┌─ DATASET EXTRACT

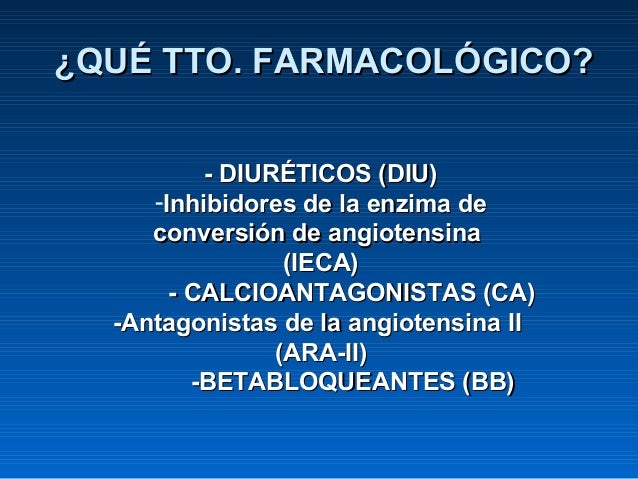 ¿QUÉ TTO. FARMACOLÓGICO?

- DIURÉTICOS (DIU)
-Inhibidores de la enzima de conversión de angiotensina (IECA)
- CALCIOANTAGONISTAS (CA)
-Antagonistas de la angiotensina II (ARA-II)
-BETABLOQUEANTES (BB)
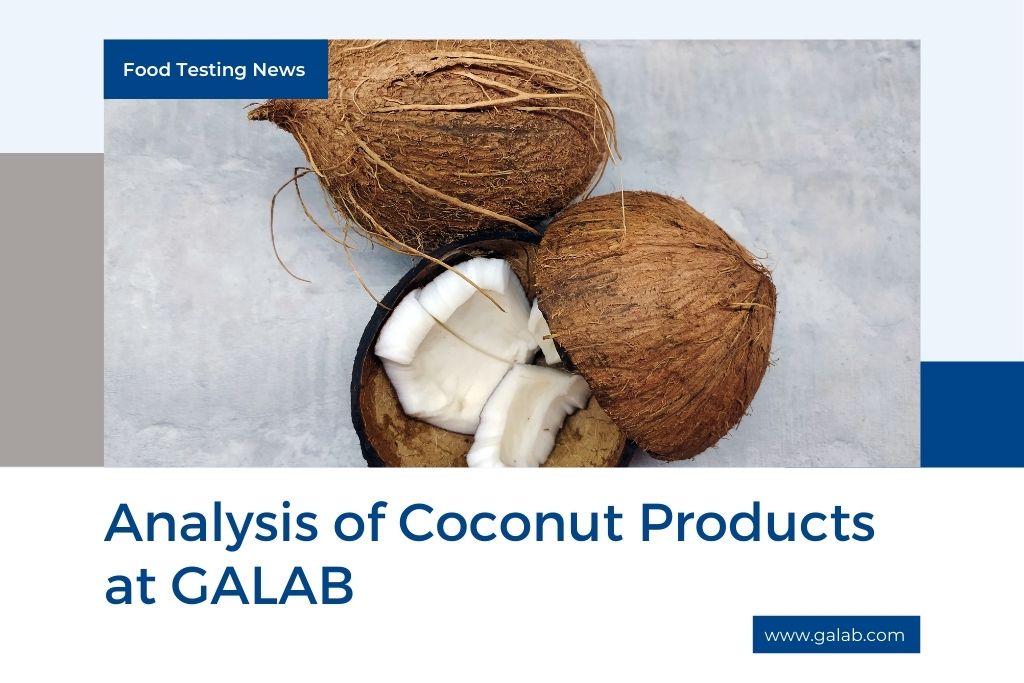 Food Testing News

Analysis of Coconut Products at GALAB

www.galab.com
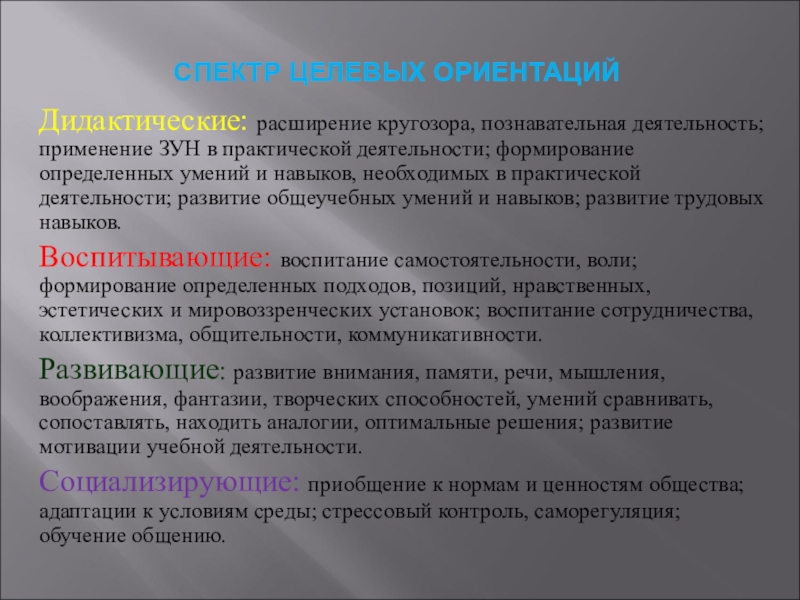 СПЕКТР ЦЕЛЕВЫХ ОРИЕНТАЦИЙ

Дидактические: расширение кругозора, познавательная деятельность; применение ЗУН в практической деятельности; формирование определенных умений и навыков, необходимых в практической деятельности; развитие общеучебных умений и навыков; развитие трудовых навыков.

Воспитывающие: воспитание самостоятельности, воли; формирование определенных подходов, позиций, нравственных, эстетических и мировоззренческих установок; воспитание сотрудничества, коллективизма, общительности, коммуникативности.

Развивающие: развитие внимания, памяти, речи, мышления, воображения, фантазии, творческих способностей, умений сравнивать, сопоставлять, находить аналогии, оптимальные решения; развитие мотивации учебной деятельности.

Социализирующие: приобщение к нормам и ценностям общества; адаптации к условиям среды; стрессовый контроль, саморегуляция; обучение общению.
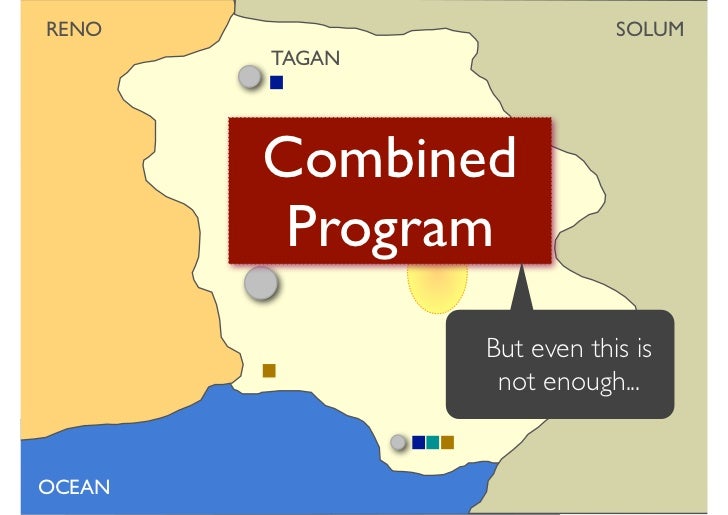 RENO

SOLUM

TAGAN

Combined Program

But even this is not enough...

OCEAN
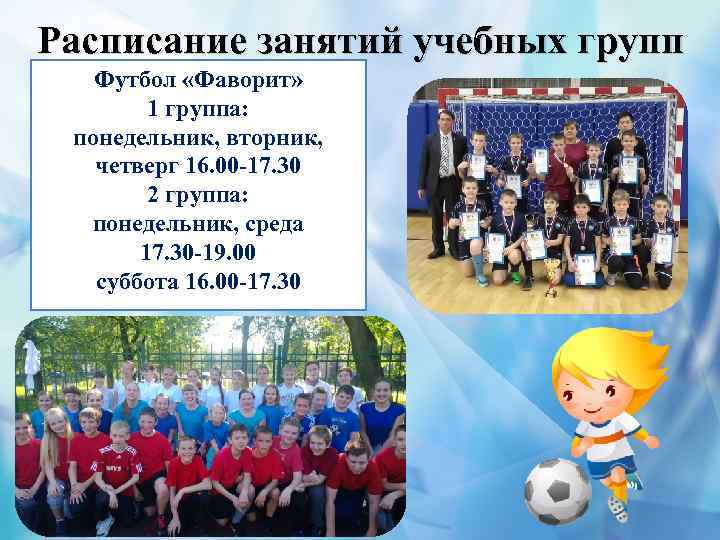 Расписание занятий учебных групп

Футбол «Фаворит»
1 группа:
понедельник, вторник, четверг 16.00-17.30
2 группа:
понедельник, среда
17.30-19.00
суббота 16.00-17.30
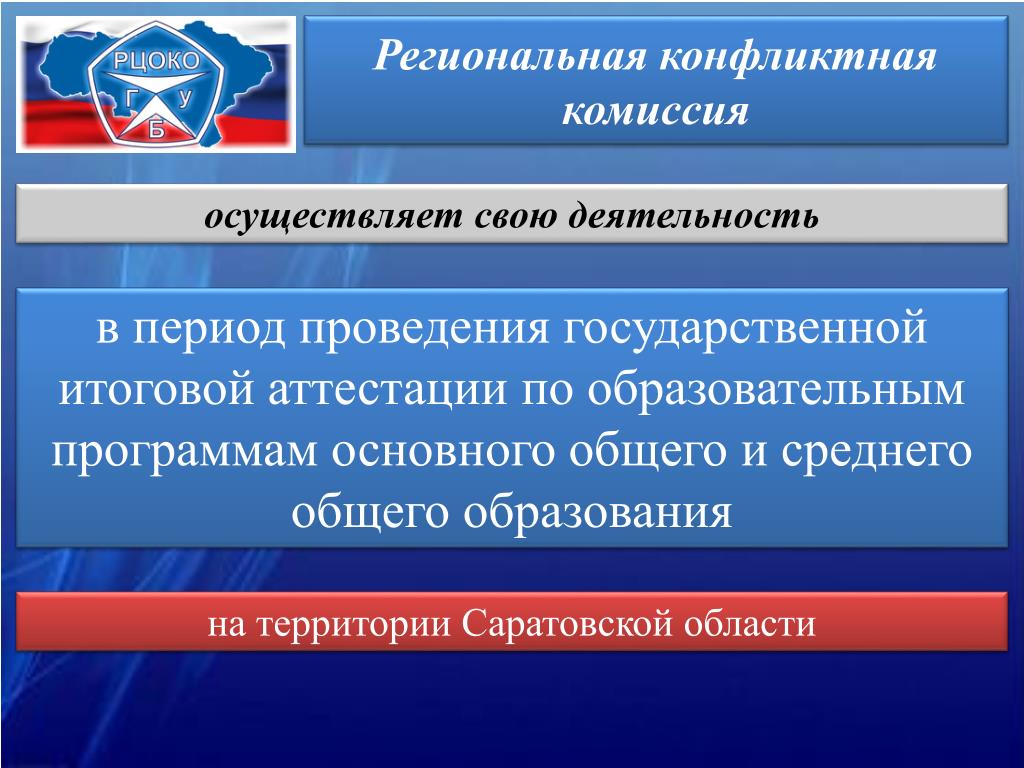 РЦОКО
Г У
Б

Региональная конфликтная комиссия

осуществляет свою деятельность

в период проведения государственной итоговой аттестации по образовательным программам основного общего и среднего общего образования

на территории Саратовской области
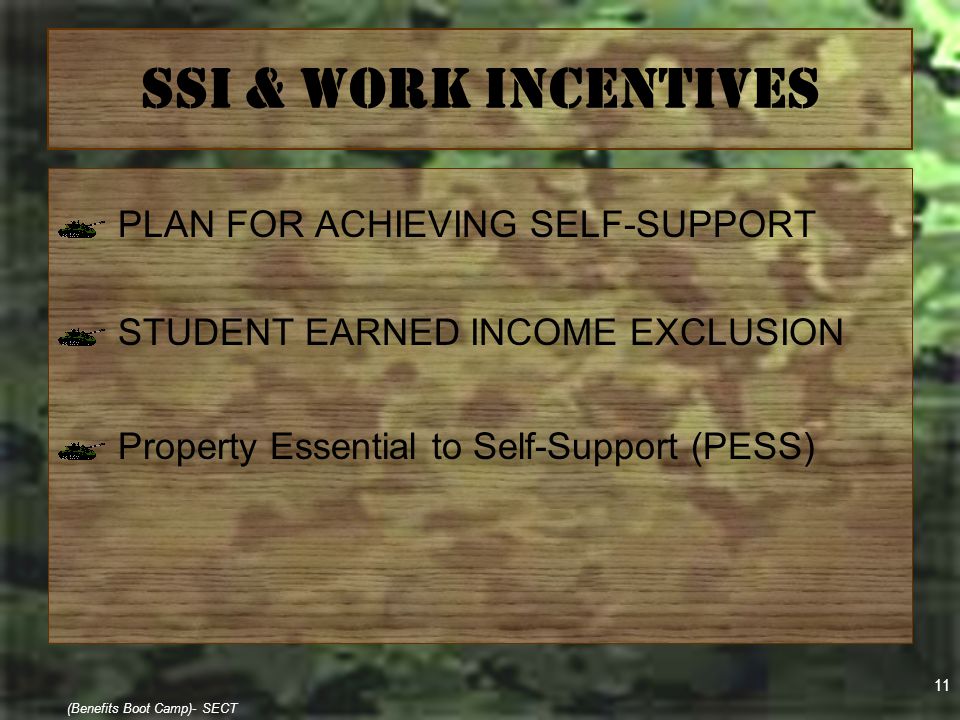 SSI & WORK INCENTIVES

PLAN FOR ACHIEVING SELF-SUPPORT

STUDENT EARNED INCOME EXCLUSION

Property Essential to Self-Support (PESS)

11

(Benefits Boot Camp)- SECT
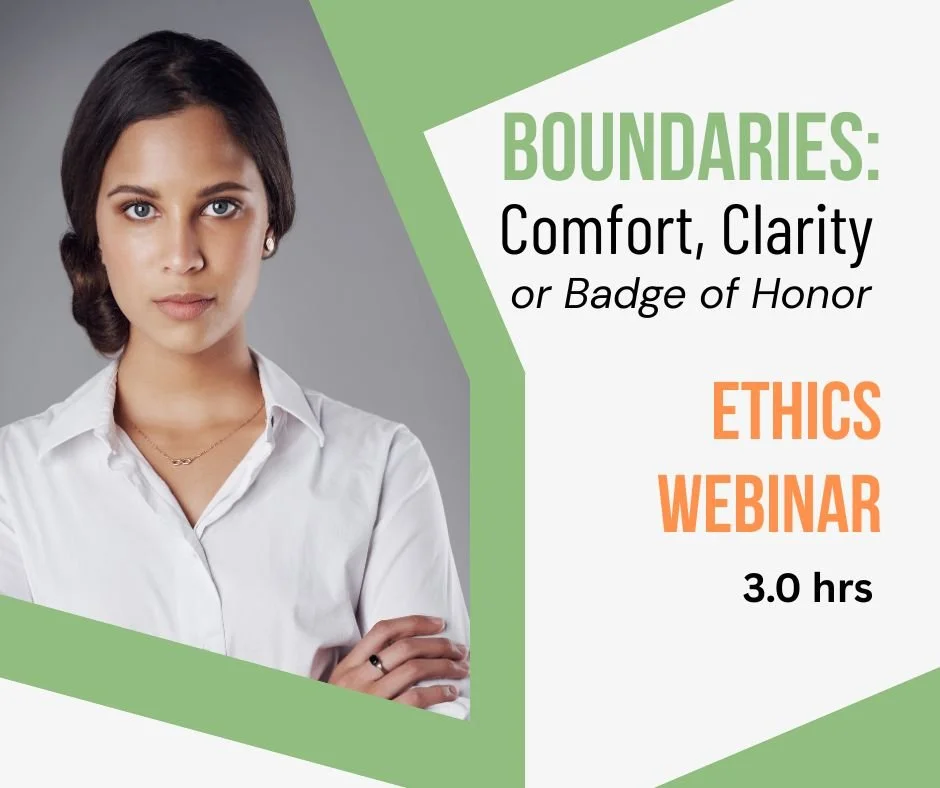 BOUNDARIES:
Comfort, Clarity
or Badge of Honor

ETHICS
WEBINAR

3.0 hrs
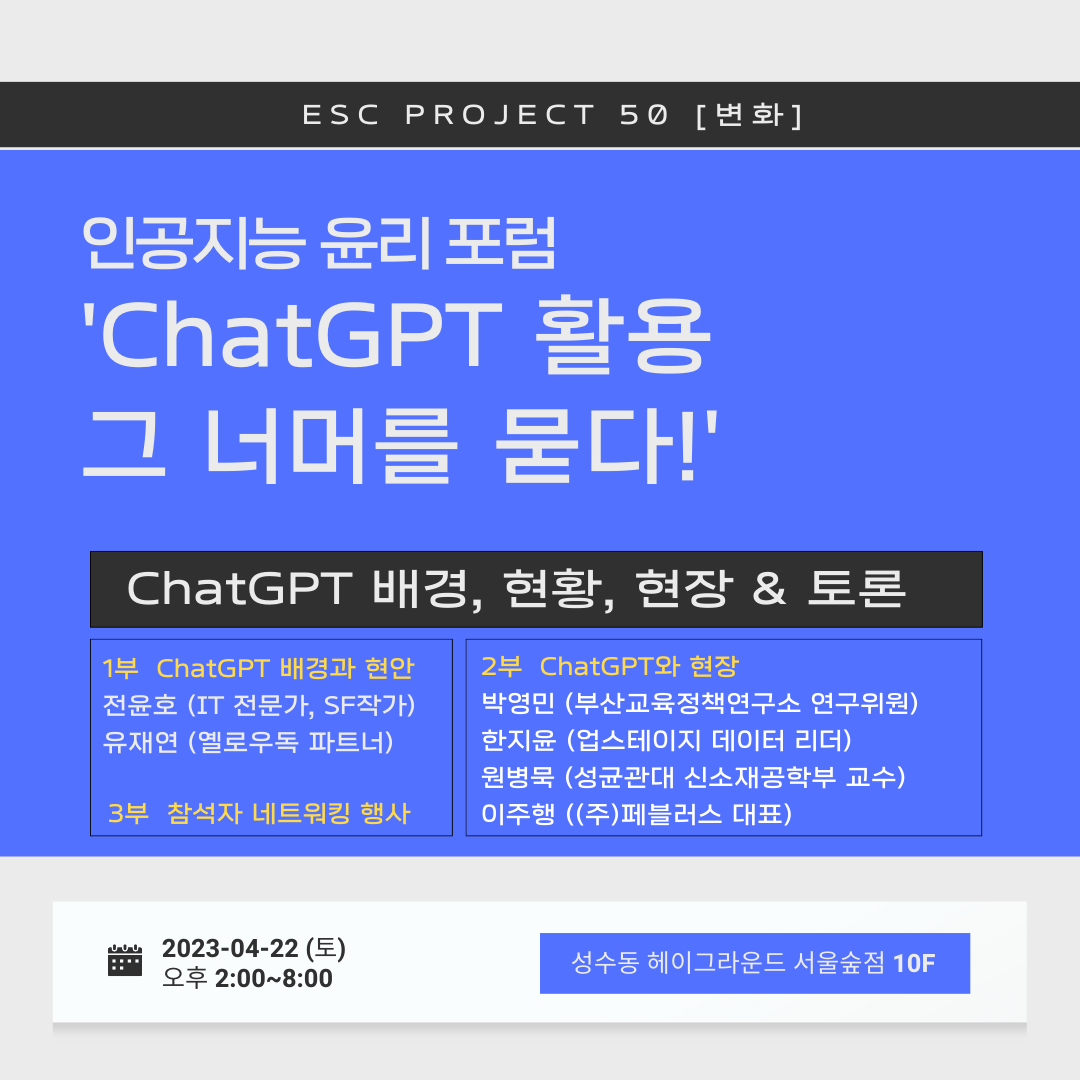 ESC PROJECT 50 [변화]

인공지능 윤리 포럼
'ChatGPT 활용
그 너머를 묻다!'

ChatGPT 배경, 현황, 현장 & 토론

1부 ChatGPT 배경과 현안
전윤호 (IT 전문가, SF작가)
유재연 (옐로우독 파트너)

3부 참석자 네트워킹 행사

2부 ChatGPT와 현장
박영민 (부산교육정책연구소 연구위원)
한지윤 (업스테이지 데이터 리더)
원병묵 (성균관대 신소재공학부 교수)
이주행 ((주)페블러스 대표)

2023-04-22 (토)
오후 2:00~8:00

성수동 헤이그라운드 서울숲점 10F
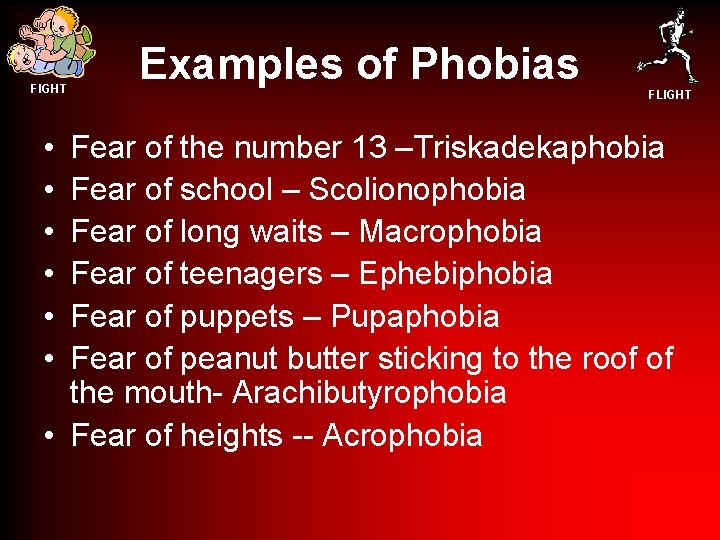 FIGHT

Examples of Phobias

FLIGHT

• Fear of the number 13 –Triskadekaphobia
• Fear of school – Scolionophobia
• Fear of long waits – Macrophobia
• Fear of teenagers – Ephebiphobia
• Fear of puppets – Pupaphobia
• Fear of peanut butter sticking to the roof of the mouth- Arachibutyrophobia
• Fear of heights -- Acrophobia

└─

### ASSIGNED TASK
Match on "angiotensina": copy every line in the records that has it.

### EXERCISE SOLUTION
-Inhibidores de la enzima de conversión de angiotensina (IECA)
-Antagonistas de la angiotensina II (ARA-II)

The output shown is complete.